The excursion consists of two dives in one morning. The first takes place at The Arena, where the rubble slope meets a flat bottom at about 35m. Guests watch from behind a rock wall as the staff feed the sharks. The dive finishes on the shallow reef, where the guests can see a large resident moray. After an hour’s surface interval, the divers descend to a depth of 15m, where the bait container has been attracting visitors. The guests watch from behind a cable as the staff feed the performers. Although the sharks may pass directly in front of the divers, their attention is focused entirely on the bait container and the feeders. Accidents are always a possibility, but I never felt any threat whatsoever.
• For more information about diving Shark Reef contact Beqa Adventure Divers on 00 679 345 0911, email This e-mail address is being protected from spambots. You need JavaScript enabled to view it or see the website www.fiji-sharks.com.
Good migrations
In 2004, research was conducted into the migratory patterns of the sharks. Juerg Brunnschweiler, a PhD candidate at the University of Zurich, and shark expert Gary Adkison, attached 11 pop-up satellite tags to bull sharks at Shark Reef. The tags were programmed to pop up to the surface between November 2004 and January 2005 and beam to a satellite a record of each shark’s travels, along with a precise location where the tag was released. Bull sharks in Fiji conduct their breeding migration from November to January, so the data from the tags could reveal where the sharks of Shark Reef go to mate and bear pups. Protecting Shark Reef itself may prove futile unless the migratory route and destination can also be protected. Beqa Adventure Divers is hoping that the economic value of shark diving in Fiji will convince the government to ban all fishing for sharks in Fijian waters.
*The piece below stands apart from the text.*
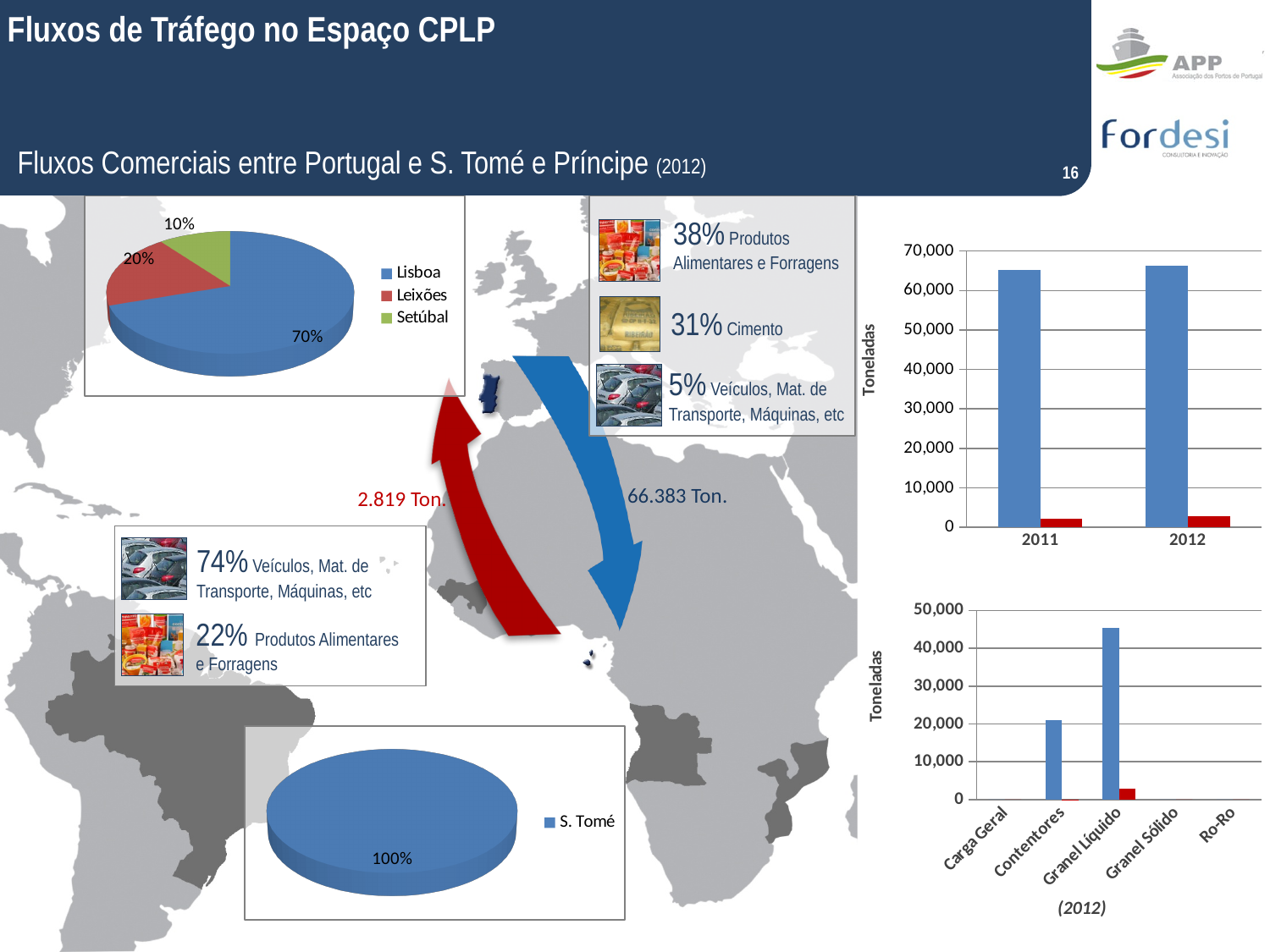
In the top-left pie chart, what share does Lisboa have? 70% In the bottom-right bar chart, which category has the tallest blue bar? Granel Líquido What kind of chart is the chart at the top right of the slide? bar chart In the top-right bar chart, is the value of the blue bar for 2011 greater or less than 60,000? greater How many slices does the top-left pie chart have? 3 In the top-left pie chart, which port has the smallest slice? Setúbal In the bottom-left pie chart, what share does S. Tomé have? 100% How many categories are shown on the x axis of the bottom-right bar chart? 5 In the top-left pie chart, what share does Leixões have? 20% In the top-right bar chart, is the value of the red bar for 2012 greater or less than 10,000? less In the top-left pie chart, what share does Setúbal have? 10% In the top-left pie chart, which port has the largest slice? Lisboa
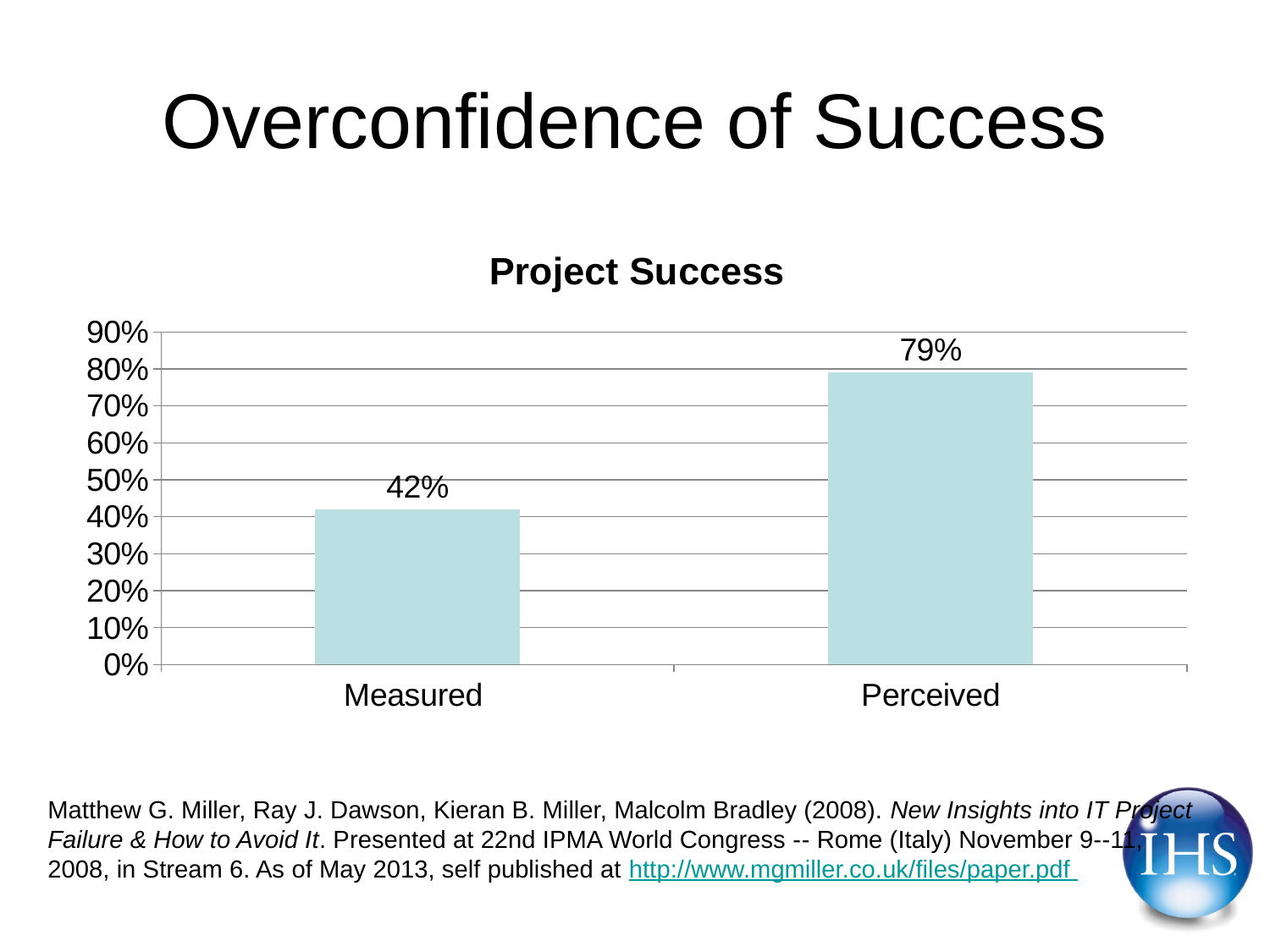
How many categories are shown in the chart? 2 Which category has the highest value? Perceived What is the difference between the Perceived and Measured values? 37% Is the value for Perceived greater or less than 70%? greater What is the title of the chart? Project Success Which is larger, the value for Measured or the value for Perceived? Perceived What kind of chart is shown on the slide? bar chart What is the value for Measured? 42% Which category has the lowest value? Measured What is the highest value shown on the vertical axis? 90% What is the value for Perceived? 79% Is the value for Measured greater or less than 50%? less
By January 2005, ten of the 11 tags were transmitting data. That data is still being analysed, but the preliminary results are astounding. While four of the sharks remained in Fijian waters, five travelled between 600 and 1,200km in a period of two months. One bull shark travelled a distance of 2,500km over an eight-month period and released its tag between Australia and Papua New Guinea.